Who Is the LORD? | Exodus 5

As last, here in the fifth chapter of Exodus, we find the first confrontation between Moses and Pharaoh. Through all of his faults and fears, Moses returned to Egypt with his brother Aaron and told the elders of Israel all that God had spoken to him. In response, they believed what Moses had said and worshiped the LORD. Now, with the support of his people behind him, the prophet of God is ready to speak directly to the king of Egypt.

THUS SAYS THE LORD // VERSES 1-3

Afterward Moses and Aaron went and said to Pharaoh… After receiving the support of the elders of Israel, Moses and Aaron were clearly not interested in wasting time. How exactly they were able to get a standing before the king of Egypt so quickly is not mentioned here, but I would assume that the gravitas of these two messengers of the Most High would have convinced Pharaoh’s servants that their message was an important matter to attend to.

In this initial dialogue with Pharaoh, which we should remember was happening between Aaron and the mouth of Pharaoh while Moses and Pharaoh watched the proceedings and perhaps whispered in the ear of their ‘prophet,’ Moses and Aaron speak twice. Their initial pronouncement is a direct demand, coming from the very mouth of the Great I Am: Thus says the LORD, the God of Israel, “Let my people go, that they may hold a feast to me in the wilderness.” Then after Pharaoh dismisses the words of the Almighty, the prophets speak again: The God of the Hebrews has met with us. Please let us go a three days’ journey into the wilderness that we may sacrifice to the LORD our God, lest he fall upon us with pestilence or with the sword.

Many have noted the shift in tone between their first and second statements, for the first is an authoritative demand from God while the second appears to be a polite request from Moses and Aaron. We should remember, however, that God explicitly commanded Moses to speak the words of their second statement back in 3:18. Therefore, it is not as if Moses and Aaron were cowering down after meeting the initial opposition of Pharaoh. Indeed, as we noted before, the LORD is apparently giving Pharaoh this simple request merely to let the Israelites go a three-days’ journey in order to display the hardness of the king’s heart. It is to reveal that Pharaoh would not even let the Hebrews go temporarily. Thus, it is not as if things would have been any different if the LORD had offered a compromise to Pharaoh.

As dismissive as Pharaoh’s response is, let us draw this bit of encouragement: success in evangelism is not measured by the response of the receiver but by the faithfulness of the herald. Moses and Aaron were faithful in their mission to proclaim God’s Word, even though we have already been told that Pharaoh would not listen. Nevertheless, God intended to pile up His warnings to Pharaoh so that Pharaoh would be that much more worthy of judgment. Although we should pray mightily for the salvation of everyone around us, we would do well to remember that God’s mercy and judgment are the same today. Although we are to proclaim the gospel to everyone, only some will be believe, and the others will have heaped greater judgment upon themselves for having also rejected God’s mercy and grace.

-*-*-

* _What to do_:
A - Decide whether each statement agrees with the commentary on Exodus 5, answering yes or no and quoting the exact words that settle it: (i) The elders of Israel believed Moses and worshiped the LORD. (ii) God had never commanded Moses to speak the words of the second statement to Pharaoh. (iii) Success in evangelism is measured by how the listener responds.
B - Go on with the commentary on Exodus 5, starting right after its last sentence.
You will not need the entries placed after this commentary.

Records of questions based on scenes
-*-*-

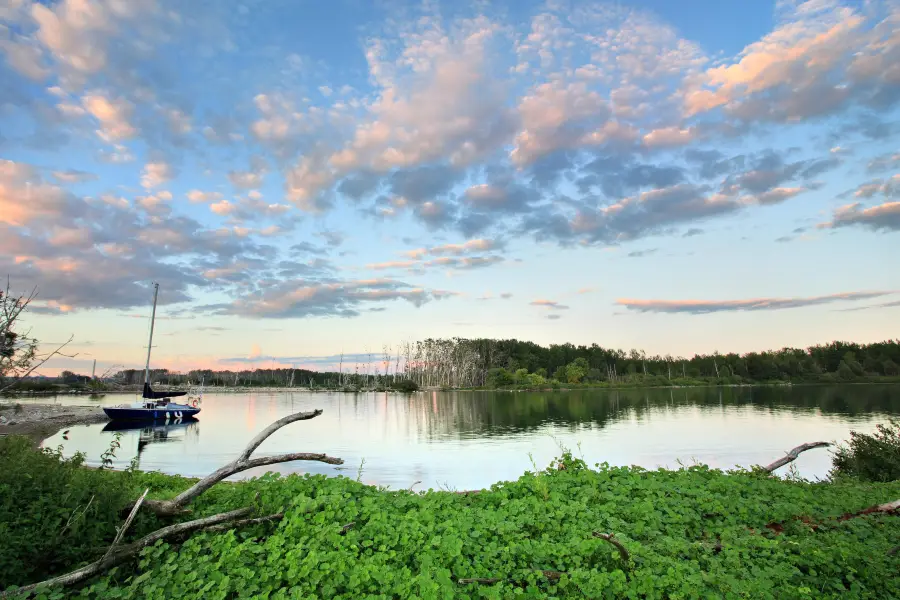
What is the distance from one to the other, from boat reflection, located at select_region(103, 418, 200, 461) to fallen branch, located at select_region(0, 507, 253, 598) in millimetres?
26119

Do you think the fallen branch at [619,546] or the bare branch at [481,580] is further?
the fallen branch at [619,546]

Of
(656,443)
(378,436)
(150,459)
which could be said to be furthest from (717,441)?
(150,459)

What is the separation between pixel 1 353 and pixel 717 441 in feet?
105

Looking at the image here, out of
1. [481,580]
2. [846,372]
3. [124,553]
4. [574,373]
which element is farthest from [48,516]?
[846,372]

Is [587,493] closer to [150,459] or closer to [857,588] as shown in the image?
[857,588]

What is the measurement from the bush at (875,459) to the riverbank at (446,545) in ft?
25.0

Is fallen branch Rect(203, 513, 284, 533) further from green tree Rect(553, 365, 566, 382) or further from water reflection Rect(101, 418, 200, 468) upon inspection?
green tree Rect(553, 365, 566, 382)

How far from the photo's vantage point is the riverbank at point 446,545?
15.7 feet

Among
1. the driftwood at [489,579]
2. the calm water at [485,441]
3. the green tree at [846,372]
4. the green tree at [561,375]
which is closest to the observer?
the driftwood at [489,579]

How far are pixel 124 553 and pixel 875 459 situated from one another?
1698cm

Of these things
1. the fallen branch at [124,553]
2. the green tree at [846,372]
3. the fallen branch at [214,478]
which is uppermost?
the green tree at [846,372]

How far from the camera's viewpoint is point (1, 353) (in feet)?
21.1

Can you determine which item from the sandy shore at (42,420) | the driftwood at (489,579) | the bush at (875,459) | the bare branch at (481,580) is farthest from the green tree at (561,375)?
the bare branch at (481,580)

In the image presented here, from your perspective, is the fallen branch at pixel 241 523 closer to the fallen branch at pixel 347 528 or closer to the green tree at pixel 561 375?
the fallen branch at pixel 347 528
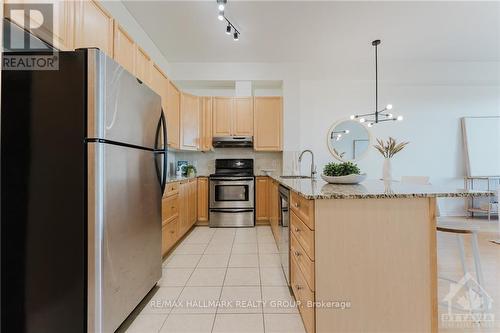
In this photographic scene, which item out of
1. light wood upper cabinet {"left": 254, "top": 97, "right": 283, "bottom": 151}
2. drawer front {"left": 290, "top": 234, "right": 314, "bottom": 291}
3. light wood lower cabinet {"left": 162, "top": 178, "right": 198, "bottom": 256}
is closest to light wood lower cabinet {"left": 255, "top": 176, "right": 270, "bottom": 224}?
light wood upper cabinet {"left": 254, "top": 97, "right": 283, "bottom": 151}

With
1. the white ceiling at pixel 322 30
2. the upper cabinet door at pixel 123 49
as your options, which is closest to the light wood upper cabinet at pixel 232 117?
the white ceiling at pixel 322 30

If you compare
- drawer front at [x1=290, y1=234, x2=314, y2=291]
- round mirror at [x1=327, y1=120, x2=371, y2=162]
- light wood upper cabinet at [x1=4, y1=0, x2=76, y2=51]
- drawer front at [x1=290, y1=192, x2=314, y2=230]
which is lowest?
drawer front at [x1=290, y1=234, x2=314, y2=291]

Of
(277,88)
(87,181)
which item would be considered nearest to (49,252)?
(87,181)

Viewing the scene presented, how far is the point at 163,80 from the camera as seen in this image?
10.2ft

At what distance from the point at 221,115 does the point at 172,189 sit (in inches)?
82.5

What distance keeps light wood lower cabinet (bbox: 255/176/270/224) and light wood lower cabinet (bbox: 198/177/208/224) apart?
0.91m

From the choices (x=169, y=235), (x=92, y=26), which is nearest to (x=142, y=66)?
(x=92, y=26)

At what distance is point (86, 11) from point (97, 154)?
112cm

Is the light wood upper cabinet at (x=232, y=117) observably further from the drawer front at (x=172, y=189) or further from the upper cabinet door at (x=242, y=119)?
the drawer front at (x=172, y=189)

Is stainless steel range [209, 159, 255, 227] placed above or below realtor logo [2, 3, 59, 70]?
below

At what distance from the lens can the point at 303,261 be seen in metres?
1.52

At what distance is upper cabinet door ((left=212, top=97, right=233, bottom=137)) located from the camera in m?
4.50

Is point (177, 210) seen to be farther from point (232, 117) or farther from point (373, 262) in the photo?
point (373, 262)

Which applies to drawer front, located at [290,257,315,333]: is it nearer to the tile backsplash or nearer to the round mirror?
the tile backsplash
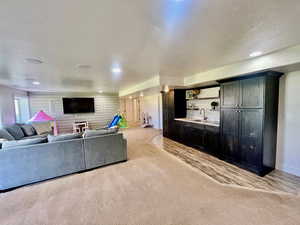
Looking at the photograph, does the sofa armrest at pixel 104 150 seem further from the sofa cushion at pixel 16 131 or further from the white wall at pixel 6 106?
the white wall at pixel 6 106

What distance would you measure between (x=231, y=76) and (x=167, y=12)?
2.51 meters

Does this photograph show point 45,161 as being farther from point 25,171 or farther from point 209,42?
point 209,42

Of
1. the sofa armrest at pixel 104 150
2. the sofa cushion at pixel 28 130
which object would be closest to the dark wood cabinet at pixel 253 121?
the sofa armrest at pixel 104 150

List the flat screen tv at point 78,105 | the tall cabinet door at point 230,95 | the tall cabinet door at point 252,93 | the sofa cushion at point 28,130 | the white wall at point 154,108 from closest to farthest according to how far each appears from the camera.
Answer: the tall cabinet door at point 252,93 → the tall cabinet door at point 230,95 → the sofa cushion at point 28,130 → the flat screen tv at point 78,105 → the white wall at point 154,108

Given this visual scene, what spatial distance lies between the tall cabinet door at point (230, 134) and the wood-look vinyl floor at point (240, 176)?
0.25m

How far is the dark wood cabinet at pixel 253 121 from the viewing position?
2682 millimetres

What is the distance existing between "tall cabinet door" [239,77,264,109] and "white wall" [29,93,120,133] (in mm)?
6886

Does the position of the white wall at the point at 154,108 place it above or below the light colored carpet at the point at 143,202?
above

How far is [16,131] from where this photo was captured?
4238 mm

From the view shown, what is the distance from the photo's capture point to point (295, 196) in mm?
2084

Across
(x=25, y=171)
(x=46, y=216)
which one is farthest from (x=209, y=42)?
(x=25, y=171)

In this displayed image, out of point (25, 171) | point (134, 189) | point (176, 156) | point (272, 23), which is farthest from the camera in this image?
point (176, 156)

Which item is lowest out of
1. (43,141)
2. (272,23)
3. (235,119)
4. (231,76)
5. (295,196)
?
(295,196)

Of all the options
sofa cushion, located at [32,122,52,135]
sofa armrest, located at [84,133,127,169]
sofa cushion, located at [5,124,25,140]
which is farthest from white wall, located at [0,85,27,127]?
sofa armrest, located at [84,133,127,169]
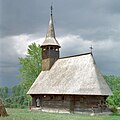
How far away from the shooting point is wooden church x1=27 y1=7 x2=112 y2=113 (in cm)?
2884

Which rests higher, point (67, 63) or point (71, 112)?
point (67, 63)

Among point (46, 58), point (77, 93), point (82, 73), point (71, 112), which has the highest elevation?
point (46, 58)

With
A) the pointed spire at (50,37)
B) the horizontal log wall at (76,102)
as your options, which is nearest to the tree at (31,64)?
the pointed spire at (50,37)

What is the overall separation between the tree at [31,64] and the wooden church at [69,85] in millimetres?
6228

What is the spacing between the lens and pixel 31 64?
45.7m

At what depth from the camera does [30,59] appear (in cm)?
4600

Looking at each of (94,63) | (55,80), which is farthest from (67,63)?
(94,63)

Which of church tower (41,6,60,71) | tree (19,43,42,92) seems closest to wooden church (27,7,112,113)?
church tower (41,6,60,71)

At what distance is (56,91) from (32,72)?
48.9ft

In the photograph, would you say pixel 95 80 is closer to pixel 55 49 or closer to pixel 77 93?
pixel 77 93

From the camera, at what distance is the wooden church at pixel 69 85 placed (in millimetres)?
28844

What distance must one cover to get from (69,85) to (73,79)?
91 centimetres

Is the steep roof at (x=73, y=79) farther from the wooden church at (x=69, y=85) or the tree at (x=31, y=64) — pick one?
the tree at (x=31, y=64)

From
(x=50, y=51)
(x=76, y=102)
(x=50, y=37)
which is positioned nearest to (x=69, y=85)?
(x=76, y=102)
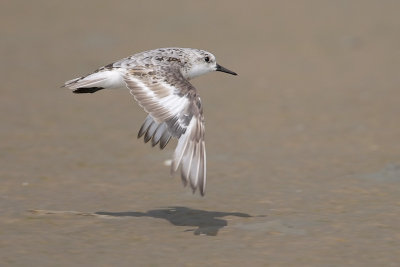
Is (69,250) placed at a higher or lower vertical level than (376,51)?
lower

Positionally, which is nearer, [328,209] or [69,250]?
[69,250]

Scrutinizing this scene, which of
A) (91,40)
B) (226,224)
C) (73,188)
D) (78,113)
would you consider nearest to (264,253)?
(226,224)

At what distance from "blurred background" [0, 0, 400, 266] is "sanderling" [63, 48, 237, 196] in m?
0.61

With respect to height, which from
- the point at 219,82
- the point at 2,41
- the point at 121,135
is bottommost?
the point at 121,135

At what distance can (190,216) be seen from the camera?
7414 millimetres

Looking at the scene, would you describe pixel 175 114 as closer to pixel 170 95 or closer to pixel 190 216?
pixel 170 95

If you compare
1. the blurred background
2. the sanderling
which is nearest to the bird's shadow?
the blurred background

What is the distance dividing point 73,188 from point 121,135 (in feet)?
7.75

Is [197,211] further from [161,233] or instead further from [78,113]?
[78,113]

-*-*-

* _Answers to the exercises_:
A -
(i) Yes: "In response, they believed what Moses had said and worshiped the LORD."
(ii) No: "God explicitly commanded Moses to speak the words of their second statement back in 3:18."
(iii) No: "success in evangelism is not measured by the response of the receiver but by the faithfulness of the herald."

B -
The final phrase of their proclamation is an interesting one: lest he fall upon us with pestilence or with the sword. I do not think that we should read this as Moses and Aaron speaking of God’s judgment solely upon the Israelites; instead, it seems that they were still speaking of themselves as belonging to the nation of Egypt, which goes right along with this initial request to sacrifice in the wilderness and then return. Again, let us stress that the LORD is giving Pharaoh the great mercy of warning him of the coming judgment. Thankfully, this is how God almost always operates. He gives opportunity after opportunity for repentance before finally bringing down the sword of His justice and wrath. This will become incredibly clear as each of the plagues reveals the stubbornness of Pharaoh to be more and more worthy of God’s judgment.

Before discussing Pharoah’s responses, Philip Ryken makes an excellent point on how Christians might learn from the statements of Moses and Aaron:

This dialogue is a model for bold Christian witness. Moses and Aaron began by telling Pharaoh exactly what he had to do. But they also took the time to explain who was making this demand and why and what would happen if it wasn’t met. The God of Israel was demanding freedom for his people. He was making this demand so that he could be glorified in their worship, and if his demand was not met, he would respond with swift and terrible justice.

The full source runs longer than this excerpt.